Saturday was a dark day, there’s no hiding from that; the sort of day that as a player you would dread happening and as a supporter, it’s painful to watch. It was an opportunity to finish a campaign on a high at one of sport’s finest venues.

The challenge was far from simple but as I said in my preview column, I felt the boys had a big performance in them and had a chance of winning at the Millennium stadium for the first time in 12 years. For this theory to evolve into reality I felt all 23 players would have to play their best game of the Championship and we had to keep a full complement of players on the field for 80 minutes.

The Welsh firepower throughout their side is such that playing with a full complement is a huge physical challenge. Doing so a man down compromises the 14 remaining to a level that is barely manageable. George North, Taulupe Faletau, Jamie Roberts and Jon Davies are just a few of the human wrecking balls who can generate front foot ball, a prerequisite for Wales to play “Warrenball” effectively. They’ve faltered when defences have put their skills under pressure, stressed their scrum and harried their lineout. For Scotland it’s now all a case of if, buts and maybes. What could have been.

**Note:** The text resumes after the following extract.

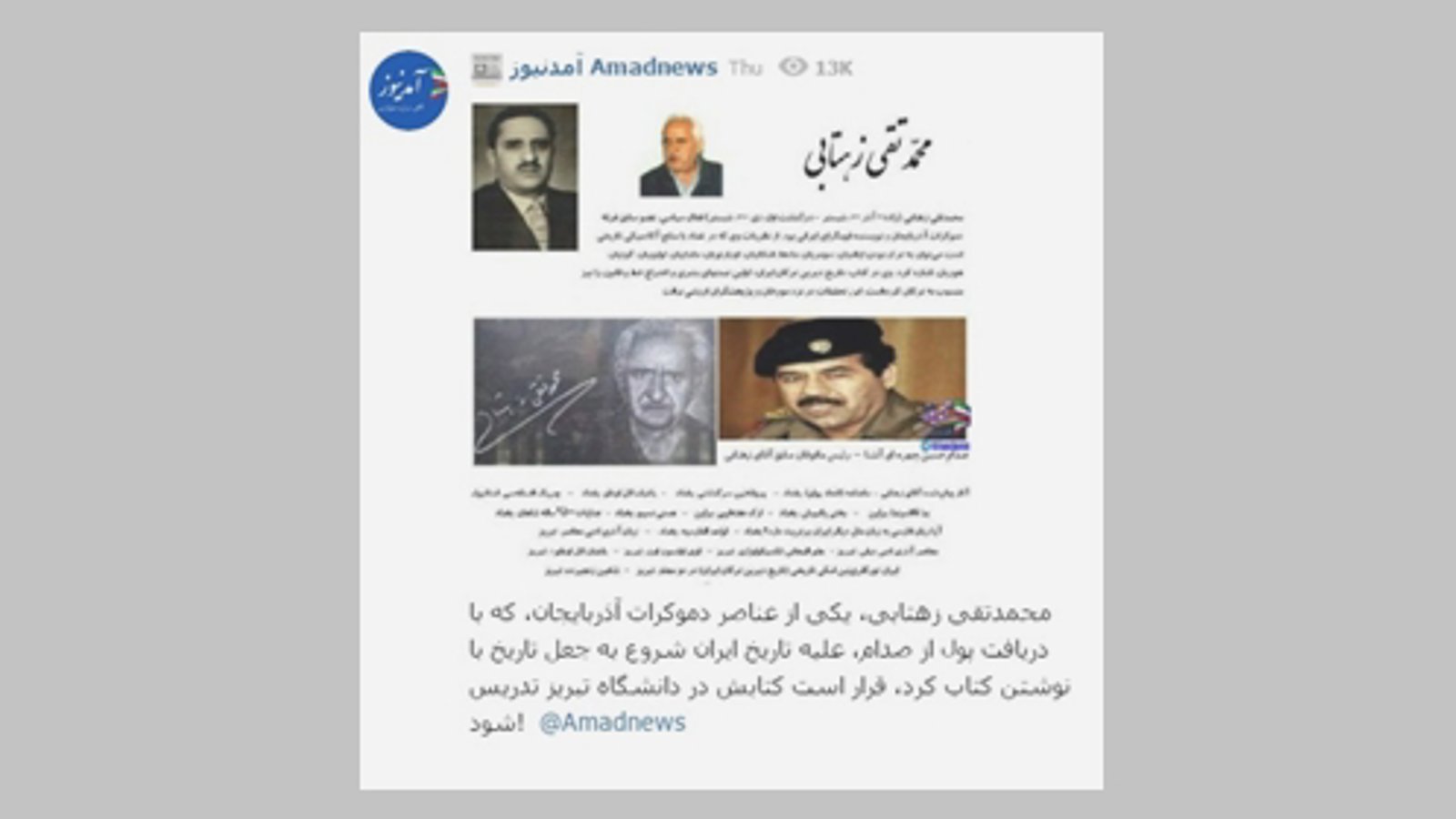 توهین شنیع سایت اصلاح طلب آمدنیوز به مرحوم پروفسور زهتابی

Stuart Hogg will be in a bad place. His petulant shoulder charge on Dan Biggar was nasty, stupid, and was further magnified in slow motion. He was quick to apologise to Biggar, his Scotland team-mates, management and perhaps most of all, the fans. Wales had the better of a keenly contested opening quarter but it took no time at all for them to capitalise on the one-man advantage when Hogg was sent from the field.

Playing with 14 men for a ten-minute sin bin is hard enough. There are some positions whose momentary loss from the XV can compromise things more than others. Hogg is Scotland’s most dangerous player with the ball. Without the ball, full-back is the last line of defence and covers any probing kicks into the back field. He works in a pendulum with both his wingers to cover the field, whilst Hogg also possesses a howitzer of a right boot. Without him, Scotland still needed to cover the back field (typically with both wingers) but this left the front line a man short. It may sound insignificant but one extra defender in that line can add eight to ten metres of width.

The shackles were off for the Welsh attack and they produced the most scintillating play of their campaign with some cracking rugby and memorable tries. Their “Plan A” was devastating.

For Scotland, they once again showed huge resolve and fight in testing circumstances. There’s little value in debriefing Saturday in isolation so instead we must focus on the campaign as a whole. Ireland managed four wins and a loss. They did so for the sixth time but this was the first time they have been crowned champions with that record, their only other Championship being in 2009, a five-win, Grand Slam year. That shows just how difficult this tournament is to compete in, let alone win.

A solitary win for Scotland resulted in fifth place and the squad must learn from their experiences, good and bad, during this series and look forward to a fresh start under the watchful eye of Vern Cotter.